In all of my reading to date, I have never seen a discussion of the interrelatedness of arithmetic, algebra, geometry, trigonometry, probability and physics so logically structured and organized. There is a natural flow to this book that leads the reader through how quantum computers actually compute. After discussing algebraic functions, Sutor moves on to geometry – and shows how the two interrelate. He then proceeds to a discussion of 2-D and 3D dimensions and describes how vectors can be used to address many dimensions (key to understanding the exponential computing nature of quantum computing.)
After discussing how vector spaces contribute to quantum computing, Sutor moves on to quantum mechanics – and the role that probability plays. Randomness and probability play an essential role in how nature operates – and Sutor demonstrates how they both play a role in how quantum computers

It always amazes me that a critical element in deriving a quantum computing result is based on probability (this is most likely the correct answer) since probability just seems so random. But, as Sutor opens his chapter on probability, he states: “Here’s the key to what we’re going to cover in this chapter: in any given situation, the sum of the probabilities of all the different possible things that could happen always adds up to 1.” He later states that: “Our goal in quantum algorithms is to adjust the probability distribution so that the element in the sample space with the highest probability is the best solution to some problem. Indeed, the manipulation of probability amplitudes leads us to find what we hope is the best answer.”
To me, probability still looks like guesswork – albeit educated guesswork. But it forms the core of what quantum computers are designed to deliver.

Systems designs
On page 401 of this 518-page book, Sutor begins an in-depth discussion of the physical hardware involved in quantum computing – moving the text from an analysis of theoretical mathematics and physics into applied and experimental sciences.
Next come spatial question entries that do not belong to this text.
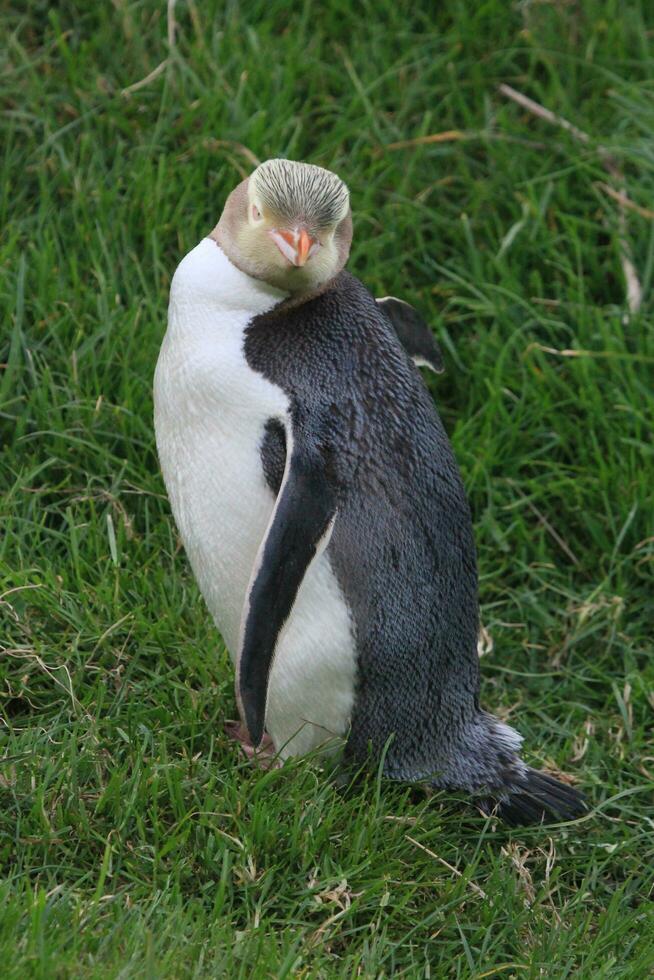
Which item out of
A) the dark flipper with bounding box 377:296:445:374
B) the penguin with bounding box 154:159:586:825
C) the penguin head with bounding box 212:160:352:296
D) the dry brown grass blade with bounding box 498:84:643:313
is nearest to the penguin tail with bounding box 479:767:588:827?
the penguin with bounding box 154:159:586:825

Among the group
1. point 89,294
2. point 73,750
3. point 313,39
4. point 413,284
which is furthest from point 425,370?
point 73,750

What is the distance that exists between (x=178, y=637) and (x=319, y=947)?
0.89m

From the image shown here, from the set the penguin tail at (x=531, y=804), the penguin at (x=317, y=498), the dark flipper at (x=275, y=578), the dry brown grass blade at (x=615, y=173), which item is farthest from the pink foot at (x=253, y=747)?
the dry brown grass blade at (x=615, y=173)

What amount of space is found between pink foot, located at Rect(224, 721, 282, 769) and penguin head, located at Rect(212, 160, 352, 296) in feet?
2.78

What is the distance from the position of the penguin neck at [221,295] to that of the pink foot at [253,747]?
77cm

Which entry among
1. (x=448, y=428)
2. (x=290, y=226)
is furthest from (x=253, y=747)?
(x=448, y=428)

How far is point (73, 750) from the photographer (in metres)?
2.73

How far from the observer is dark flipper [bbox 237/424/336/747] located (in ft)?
8.73

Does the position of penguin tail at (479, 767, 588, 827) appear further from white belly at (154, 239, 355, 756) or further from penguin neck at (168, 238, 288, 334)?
penguin neck at (168, 238, 288, 334)

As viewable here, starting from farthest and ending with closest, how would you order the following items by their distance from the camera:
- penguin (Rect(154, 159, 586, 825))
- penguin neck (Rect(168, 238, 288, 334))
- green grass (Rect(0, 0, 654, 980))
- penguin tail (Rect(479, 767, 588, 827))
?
penguin tail (Rect(479, 767, 588, 827)) → penguin neck (Rect(168, 238, 288, 334)) → penguin (Rect(154, 159, 586, 825)) → green grass (Rect(0, 0, 654, 980))

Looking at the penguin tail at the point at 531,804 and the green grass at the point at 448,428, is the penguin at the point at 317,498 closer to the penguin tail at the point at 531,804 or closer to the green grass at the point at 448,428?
the penguin tail at the point at 531,804

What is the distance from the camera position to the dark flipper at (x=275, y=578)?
8.73 feet

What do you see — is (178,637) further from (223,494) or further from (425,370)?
(425,370)

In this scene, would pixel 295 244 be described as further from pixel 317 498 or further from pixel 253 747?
pixel 253 747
He opens with a discussion regarding the physical hardware devices (quantum computing) – and the challenges faced in quantum computing design. Quantum computers are sensitive to environmental noise – so future plans are heavily focused on “noise” reduction and elimination. As the hardware improves, the long-term goal is to have entirely error-corrected, fault-tolerant quantum computing devices.
Notable in this chapter is a discussion of the polarization of light to implement a quantum system – and the use of three filters to derive a result. Sutor mentions several technologies (such as superconducting transmon qubits) that are being used to implement today’s quantum systems – and also indicates that other approaches such as ion traps and photonic techniques hold promise for taming the qubits of the future.

Summary observations
Sutor’s “Dancing with Qubits,” is a complete tutorial on quantum computing. It contains a description of quantum computing; it explains how quantum physics works; it explains how quantum computers have been designed; how they will be used – and the challenges they face. For me, it will be a reference tool that I will constantly reexamine as I conduct further research in the field of quantum computing.
It’s been a long time since I’ve delved into the fields of arithmetic, matrix algebra, trigonometry, geometry and physics – and a long time since I’ve considered planes, vectors, integers and dimensions – but I don’t think an in-depth knowledge in any of these fields or about any of these representations is required to follow this book.
Readers can see the general contribution of each discipline without having to understand each subject in-depth. What I found most beautiful about the mathematical discussion was how all of the disciplines interrelated and contributed to findings about the nature of quantum computing. Sutor has successfully brought into order what I sometimes consider the wild-and-wooly field of quantum computing.
For those concerned that the book sounds a little “too mathematical,” don’t worry. You don’t have to read and understand every equation in the book – only generally what each discipline is contributing to helping achieve a quantum result. Plus, Suitor and his editors have inserted “gray boxes” – sidebars that simplify and summarize material just discussed. Hey – I was an English and Communications major – and I still loved this book.